Young male Sparrowhawk Accipiter nisus, Epervier d'Europe.
WIV 3 3 19 p How now, my eyas-musket, what news with you?
The sparrowhawk must have been more numerous before systematic clearance began, but it prefers broken rather than continuous forest, tending to leave mature forest to one of its few predators, the Goshawk (see ESTRIDGE). Leslie BROWN, quoted by HARRISON in The History of The Birds of Britain (1988), suggests that the medieval population might have been between a quarter to a half a million adult sparrowhawks. In the mid-1980s it has been estimated at 50 000. The first figure claims no scientific value but gives an idea of what "nature" must have been like even a bit later in Shakespeare's time. Given the contrast between these figures, we can conclude that the sparrowhawk must have been common and known and seen by all.
Male sparrowhawks, which are a third smaller than females, were probably used by children or during early training sessions, since the sparrowhawk was not praised much for falconry as it is too small.

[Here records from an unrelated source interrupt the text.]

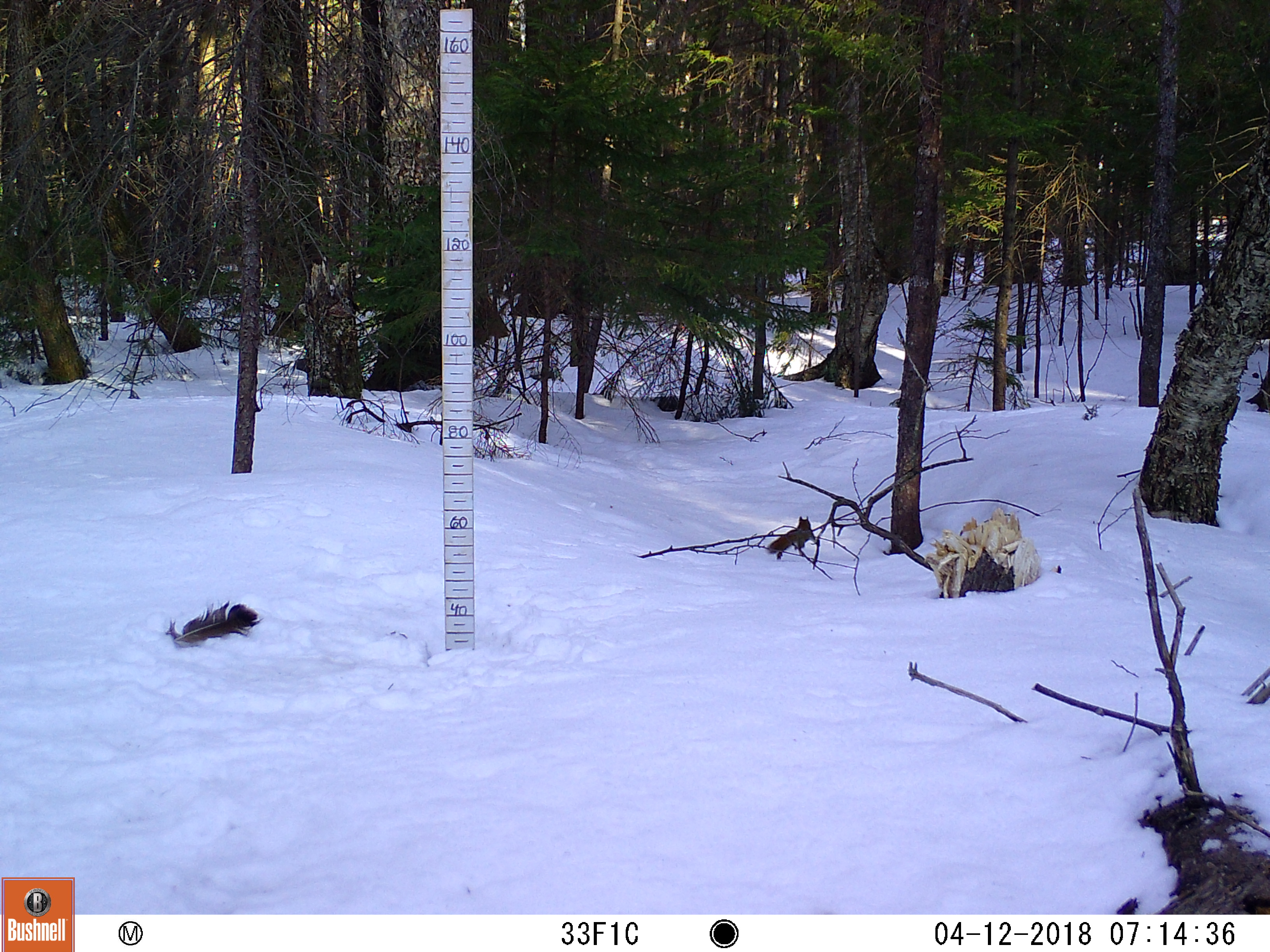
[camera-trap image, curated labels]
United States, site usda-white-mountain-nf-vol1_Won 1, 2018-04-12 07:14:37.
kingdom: Animalia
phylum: Chordata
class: Mammalia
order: Rodentia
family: Sciuridae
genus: Tamiasciurus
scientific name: Tamiasciurus hudsonicus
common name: red squirrel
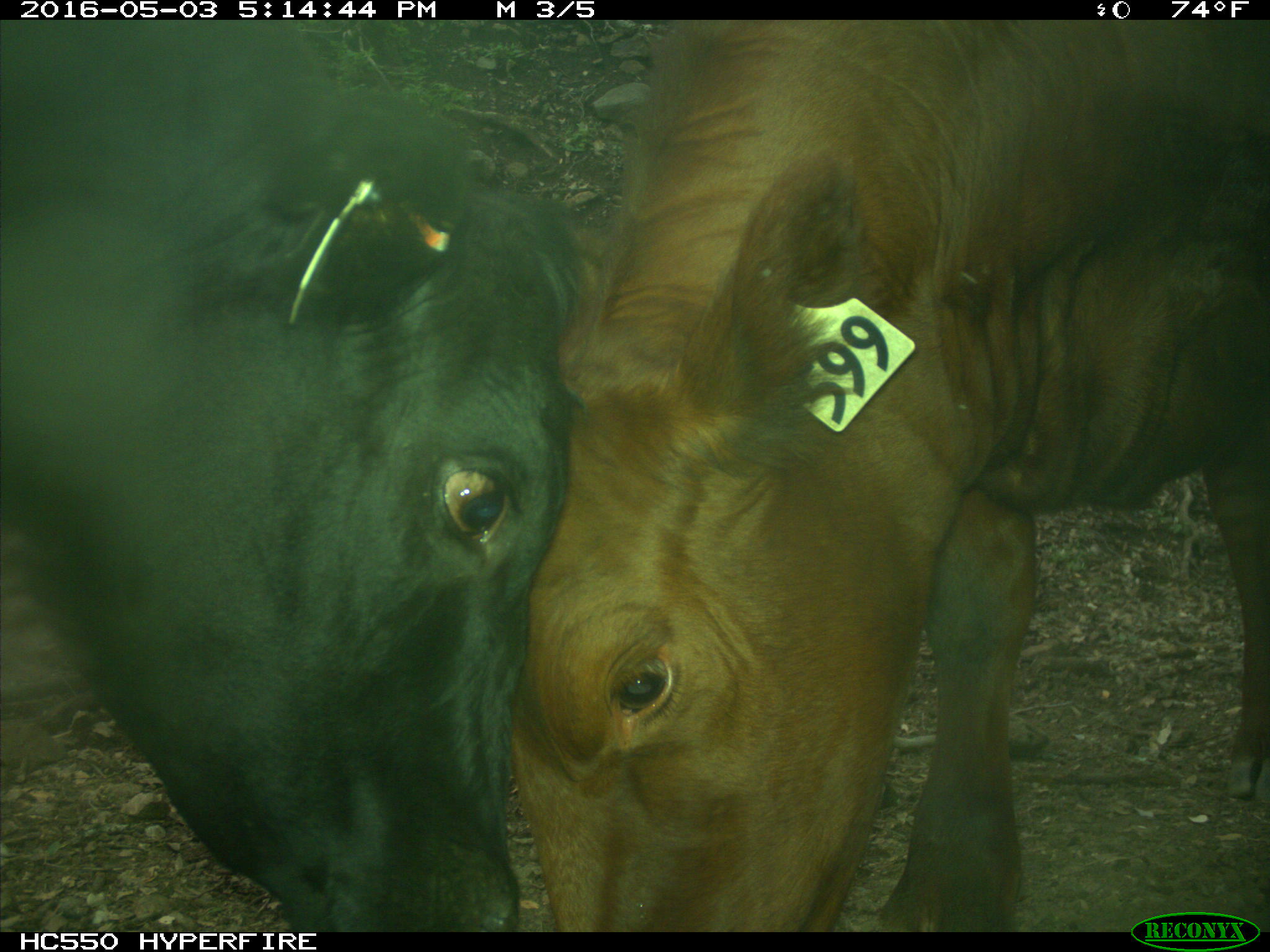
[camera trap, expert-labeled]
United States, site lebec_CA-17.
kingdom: Animalia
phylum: Chordata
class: Mammalia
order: Artiodactyla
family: Bovidae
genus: Bos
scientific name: Bos taurus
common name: domestic cow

"Eyas" was a term of falconry used to designate the young and unfledged birds of prey still in their eyrie (or aery) and making a lot of noise. In Hamlet, when talking about the troupe of young actors, Rosencrantz says:
there is, sir, an eyrie of children, little eyases, that
cry out on the top of question, and are most tyran-
nically clapped for't. These are now the fashion, and
so berattle the common stages
(2 2 336-40)
All the details are here: the eyrie, the noise of the young birds, etc
This quotation became famous as this "striking topical allusion would seem to place Hamlet firmly in 1601. [...it] is universally recognized as an account of the boy actors who from Michaelmas 1600 were established at the Blackfriars" (Harold JENKINS, editor of the Arden Hamlet in the introduction, p. 1).